I’m often asked if it’s harder for women in recovery than it is for men. The answer is yes, and no. Both men and women suffer the shame and stigma, the fear of relapse, the burden of forging a different kind of life, the struggle to mend bridges and reconnect with family and friends. But there are subtle differences between the needs of men and women in recovery.

dramatic black and white photo of woman

Research suggests that women more often have past trauma and abuse—experiences that can require trauma-informed programming that treats addiction alongside other mental health conditions during recovery. These programs can be harder to find.

But large numbers of men also have to deal with traumatic and abusive histories, and the difference between the two groups may be negligible.

Women claim to find less recovery support among their co-workers while most men report a supportive work environment when they are working during their recovery. However, the numbers are hard to pin down and much of the evidence is anecdotal.

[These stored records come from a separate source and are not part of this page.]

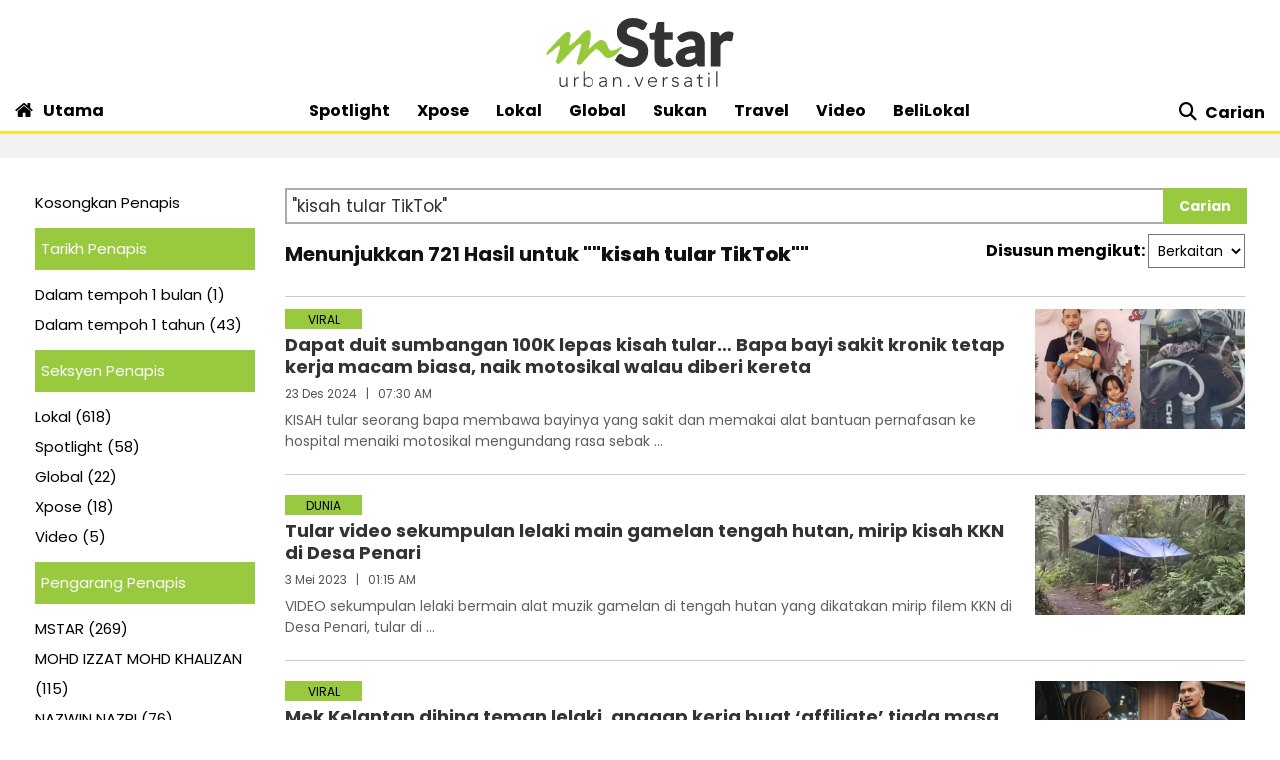

--- FILE ---
content_type: text/html; charset=utf-8
request_url: https://www.google.com/recaptcha/api2/aframe
body_size: 138
content:
<!DOCTYPE HTML><html><head><meta http-equiv="content-type" content="text/html; charset=UTF-8"></head><body><script nonce="Txyy59SVxGsVd5gVIFQyFA">/** Anti-fraud and anti-abuse applications only. See google.com/recaptcha */ try{var clients={'sodar':'https://pagead2.googlesyndication.com/pagead/sodar?'};window.addEventListener("message",function(a){try{if(a.source===window.parent){var b=JSON.parse(a.data);var c=clients[b['id']];if(c){var d=document.createElement('img');d.src=c+b['params']+'&rc='+(localStorage.getItem("rc::a")?sessionStorage.getItem("rc::b"):"");window.document.body.appendChild(d);sessionStorage.setItem("rc::e",parseInt(sessionStorage.getItem("rc::e")||0)+1);localStorage.setItem("rc::h",'1769883515496');}}}catch(b){}});window.parent.postMessage("_grecaptcha_ready", "*");}catch(b){}</script></body></html>

--- FILE ---
content_type: text/css
request_url: https://clips.mstar.com.my/themes/css/gsc.min.css
body_size: 114
content:
.gsc-control-cse,table.gsc-table-result tr td{font-family:Poppins,Helvetica,Arial,Sans-serif}.gsc-search-button-v2 svg{vertical-align:middle}table.gsc-search-box td{padding:10px;vertical-align:bottom}.gscb_a{vertical-align:middle}.gsst_a{padding-top:0}table.gsc-search-box td.gsc-search-button{padding:0!important;vertical-align:middle}button.gsc-search-button-v2{padding:10px 25px}.gsc-search-button-v2{background-color:#80B000}.gsc-cursor-page{padding:15px}.gsc-cursor-box.gs-bidi-start-align{margin-left:0}.gsc-results .gsc-cursor-box .gsc-cursor-current-page{background:#80b000!important;color:#fff;padding:10px 15px}.gsc-tabHeader{padding:10px 18px;height:auto;font-size:14px}.gsc-tabsArea>div{height:auto}.gsc-tabsArea{height:100%;margin-bottom:20px}.gsc-tabHeader.gsc-tabhActive{background-color:#80b000;color:#fff}table.gsc-search-box td{padding-left:0}.gsc-input-box{padding-left:10px}.gsc-control-cse .gs-result .gs-title,.gsc-control-cse .gs-result .gs-title *,.gsc-control-cse .gs-spelling{font-size:18px;font-family:Poppins,Helvetica,Arial,Sans-serif;font-weight:600;margin-bottom:5px}table.gsc-table-result tr td{padding-left:8px;font-size:14px;line-height:18px;padding-top:10px}.gsc-control-cse{font-size:13px}

--- FILE ---
content_type: application/javascript
request_url: https://a.cdp.asia/event?ec=pageview&ea=view&en=View%20Page&ev=1&dims=%7B%22users%22%3A%7B%22origin_source%22%3A%22mStar%22%7D%7D&portal_id=564891087&prop_id=565037172&cvar=%7B%22page_path%22%3A%22%2Fcarian%22%2C%22time_diff%22%3A0%2C%22page_cate%22%3A%22search%22%2C%22keywords%22%3A%22%2522kisah%2Btular%2BTikTok%2522%22%2C%22prop_id%22%3A%22565037172%22%2C%22visitor_type%22%3A%22new%22%2C%22is_webview%22%3Afalse%2C%22location_url%22%3A%22https%3A%2F%2Fwww.mstar.com.my%2Fcarian%3Fquery%3D%27kisah%2Btular%2BTikTok%27%22%2C%22ss_time%22%3A0%2C%22page_view_order%22%3A1%2C%22page_title%22%3A%22Carian%20%7C%20mStar%22%7D&context=%7B%22lang%22%3A%22en%22%7D&gt_ms=1228
body_size: 940
content:
_event_callback_data({"ver":"20260128","session_id":"6868869129486633","au_id":"230602182","type":"event","client_id":"230602182.1769883510","dgs":"","node":"vn01","au_gt":"1769883510859","pv_id":"1769883510859-230602182","n_client_id":1,"n_user":1,"ea":"view","aid":"","ec":"pageview","au_id_ck":"230602182","an_session":"zlzrzlzrzrzlzqzizhzqznzrzlzlzgzgzdzhzgzjzlzjzhzizrzhzdzizkzlzqzrzrzgzmzizjzdzizdzizkzlzqzrzrzgzmzizjzdzizkzlzqzrzrzgzmzizjzdzizdzizgzgzmzdzjzd2g2azdzgzdzmzrzjzjzgzdzd2q26292g281u2g2a"});

--- FILE ---
content_type: application/javascript; charset=utf-8
request_url: https://fundingchoicesmessages.google.com/f/AGSKWxXxmywTeeHu5tUldDQmzRYL0w-MstLoVECGwXQq829Z4y5VLRtjkNo121FdQXjojQ2-8sU2_7JlRVIzwUKmOL1SY7V3h5uSREAIqZJodkUgdFfkwWOx6F1VOKz6JuYCzB0oIe4euBKnO3S7WjhScZAc2jj_IaGUdVUG0NF5H9jgg55poN5VNZwHx5yr/_/poll-ad-/125x300_/ad/extra_/ad-125./ads125_
body_size: -1286
content:
window['4d074220-810a-468a-ae13-6c30794ee49b'] = true;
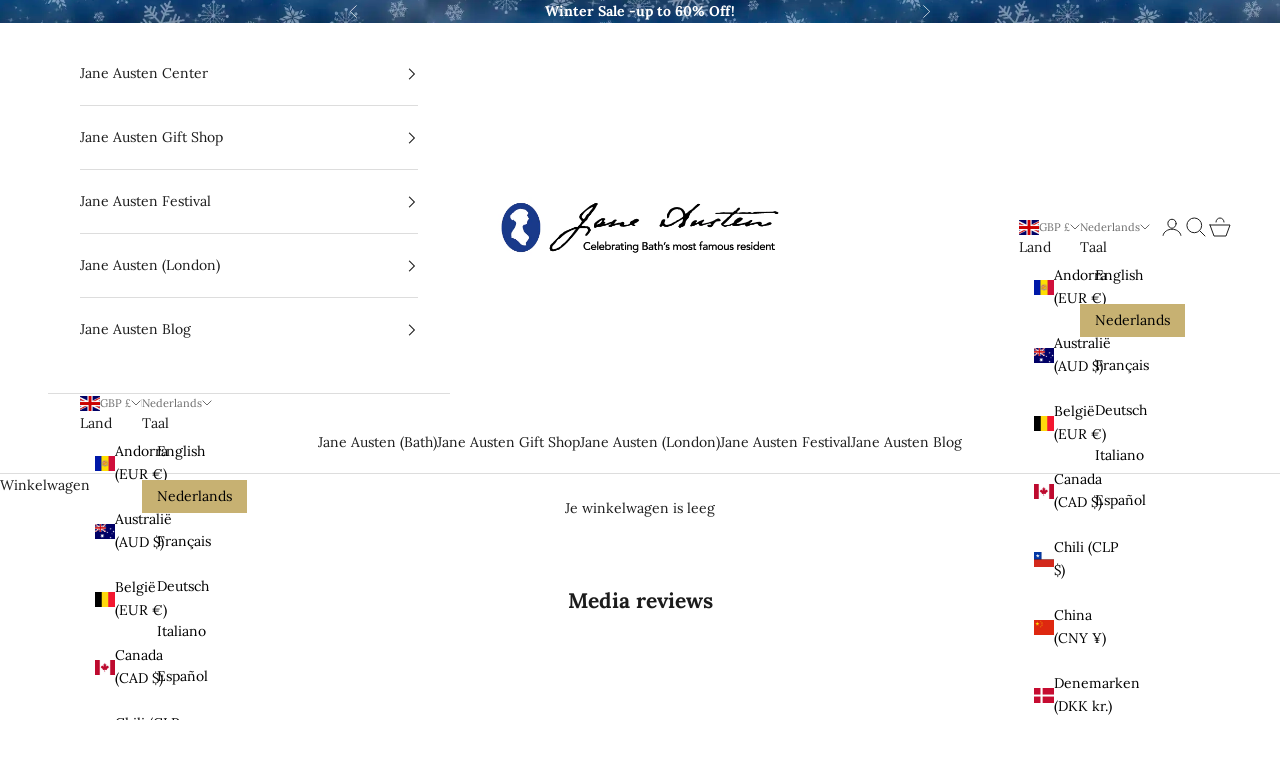

--- FILE ---
content_type: text/html; charset=UTF-8
request_url: https://nulls.solutions/shopify/gift-wrap/app/js/nulls-gift-wrap.js?shop=bloopbleepblop.myshopify.com
body_size: 1438
content:
var _0xc79e=["","split","0123456789abcdefghijklmnopqrstuvwxyzABCDEFGHIJKLMNOPQRSTUVWXYZ+/","slice","indexOf","","",".","pow","reduce","reverse","0"];function _0xe90c(d,e,f){var g=_0xc79e[2][_0xc79e[1]](_0xc79e[0]);var h=g[_0xc79e[3]](0,e);var i=g[_0xc79e[3]](0,f);var j=d[_0xc79e[1]](_0xc79e[0])[_0xc79e[10]]()[_0xc79e[9]](function(a,b,c){if(h[_0xc79e[4]](b)!==-1)return a+=h[_0xc79e[4]](b)*(Math[_0xc79e[8]](e,c))},0);var k=_0xc79e[0];while(j>0){k=i[j%f]+k;j=(j-(j%f))/f}return k||_0xc79e[11]}eval(function(E,m,i,l,y,r){r="";for(var h=0,len=E.length;h<len;h++){var s="";while(E[h]!==i[y]){s+=E[h];h++}for(var j=0;j<i.length;j++)s=s.replace(new RegExp(i[j],"g"),j);r+=String.fromCharCode(_0xe90c(s,y,10)-l)}return decodeURIComponent(escape(r))}("[base64]",27,"BbslatCFG",18,4,22))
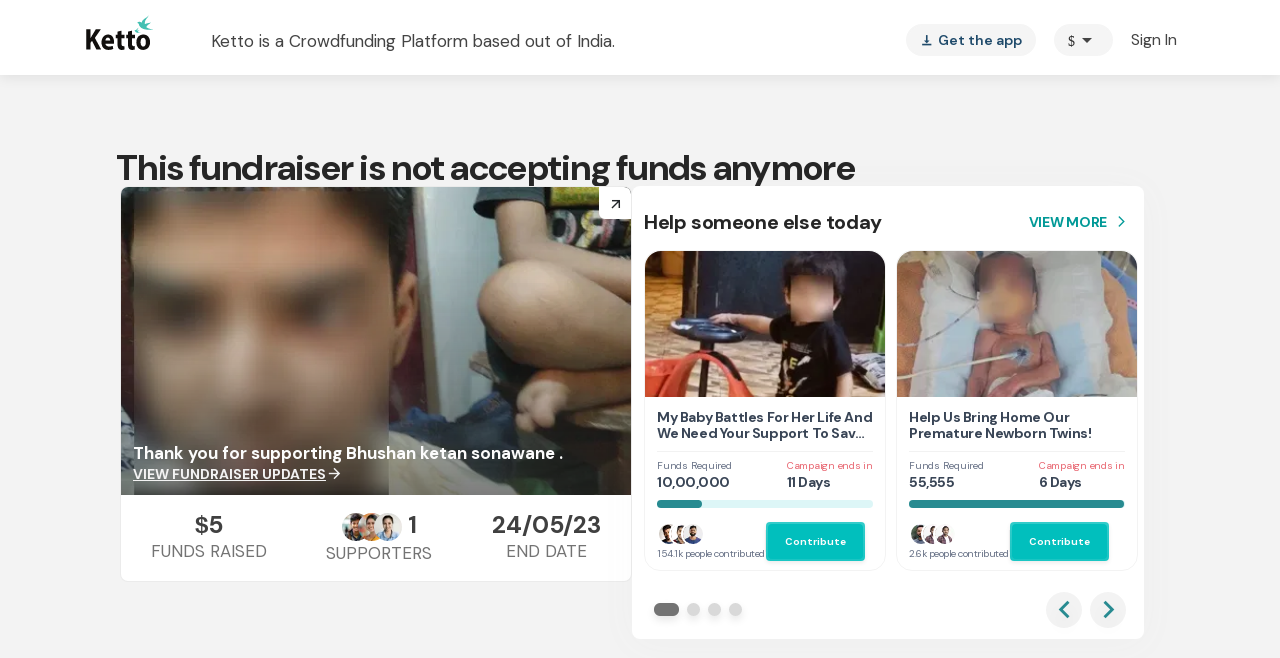

--- FILE ---
content_type: text/javascript
request_url: https://cdn-in.pagesense.io/js/lqge2ovj/8efe89a0bc2f4f40898daa9bf00c1591_visitor_count.js
body_size: 266
content:
window.ZAB.visitorData = {"experiments":{"15CkM9H":{"variations":{"719b60bcc59543dfab717b4f2c1fc3bb":{"unique_count":"73"},"af6981144cd54b5bb9e9682423345c30":{"unique_count":"14"}},"actual_start_time":1768208278440},"d7NbVsO":{"variations":{"012c0d0fdeeb40e7888082e8f2df07d7":{"unique_count":"20818"},"93ee13b5660146f18cb817c4962401b6":{"unique_count":"1099"}},"actual_start_time":1763732042167}},"time":1768960402706}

Women with children have unique difficulties in addiction recovery

When the woman in recovery is a mother she faces unique difficulties on a number of fronts. An in-patient program requires that she secure reliable childcare or have a spouse/partner willing to pick up the slack during what can be a long absence. Women also fear losing custody of their children once they admit to a substance use disorder. And should they wish to have their children with them in recovery and/or a sober living home, the options are few and far between—and almost all programs have age limits for the children and won’t allow children over the average age of twelve.

Addiction is an equal opportunity illness that doesn’t discriminate when it comes to gender. and recovery is a huge hill to climb for both men and women. But there are some very real circumstances that can limit options for women.

Love In The Trenches is proud to support two Baltimore facilities that focus on supporting mothers in recovery: The Center for Addiction and Pregnancy at Johns Hopkins/Bayview and the wonderful new Women’s Center at The Helping Up Mission. And we will continue to seek and research viable options for women in recovery.

In the meantime, please join us in erasing the shame of a substance use disorder for everyone. Shame is the greatest barrier for both men and women when it comes to seeking recovery.